El ómnibus iba muy cargado de gente
y al guarda le costaba cobrarle a todo el mundo;
algunos no pagaban y él no se daba cuenta,
le daba rabia que la gente no se corriera;
decía “el fondo está vacío” y era mentira.
Los guardas no dicen “señoras y señores,
salió y se ha puesto a la venta este nuevo boleto”,
sólo dicen sin gracia “quién no tiene boleto?
boletos, boletos”, qué pregón desnudo y triste
corto y descolorido como el mismo boleto.
Cada vez iba subiendo más y más gente,
una vieja luchaba por llegar a la puerta,
una mujer sentía que la estaban manoseando,
un tipo discutía con el guarda por el vuelto,
otro sentado miraba por la ventanilla.
Capacidá diez de pie cuarenta sentados,
pero iban muchos más apretados, oprimidos,
sin hablar con el chofer porque estaba prohibido,
sin conversar entre sí porque no les salía,
las manos aferradas al mismo pasamanos.
El ómnibus ya no paraba en las paradas
un hombre protestaba, él había chistado,
una embarazada temía que se lo aplastaran,
el conductor vichaba a una mujer por la calle,
el guarda no se acordaba a quién tenía que avisarle.
Cuando la puerta se abría y uno bajaba,
se subían unos cuantos para reemplazarlo.

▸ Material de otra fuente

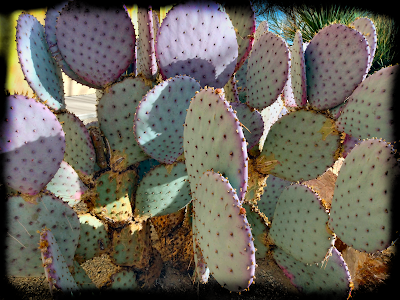 purple cactus santa rita prickly pear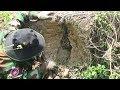 Khai Thác Tổ Ong Mật Và Quá Trình Xây Lại Tổ Cho Tổ Ong Mật • Hoa Mai Food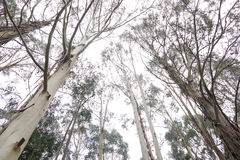 Australian gum trees. A group of Australian gum trees towering skyward Stock Photo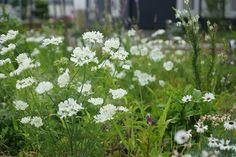 こころの庭のお花たち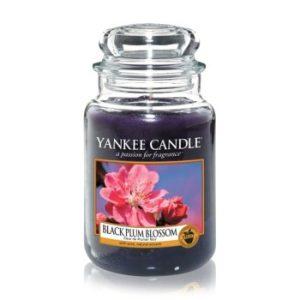 yankee candle plum kerze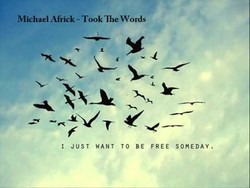 Michael Africk - Took 'lhe Words 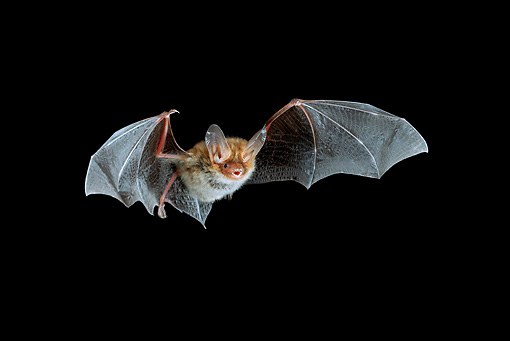 WLD 27 WF0005 01 © Kimball Stock Bechstein's Bat Flying At Night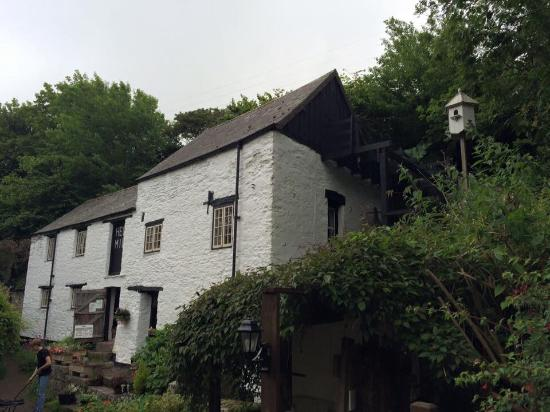 Hele Corn Mill and Tea Room: The Old Mill
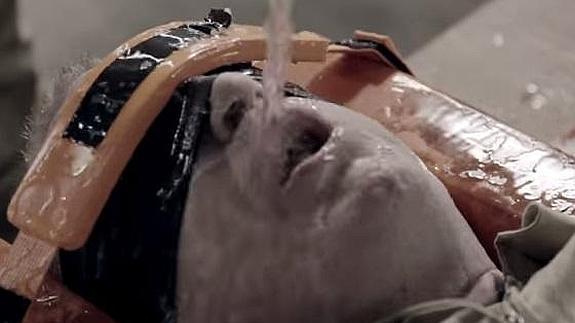 artefactos de tortura-ahogamiento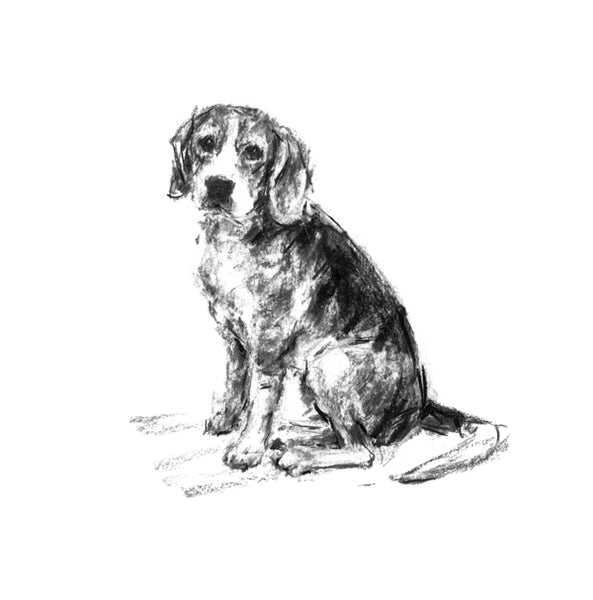 Beagle Sitting Sketch Print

Llegó un momento en que el ómnibus iba tan lleno,
tan repleto y cargado, tan inflado, tan denso,
tan insoportable que terminó reventando.
Volaron las chapas, los remaches, la gente,
las piezas del motor, la mujer embarazada,
la cuerdita del guarda, uno que no había pagado,
el conductor, la bola de la palanca de cambios,
el guarda, los boletos, boletos, los boletos.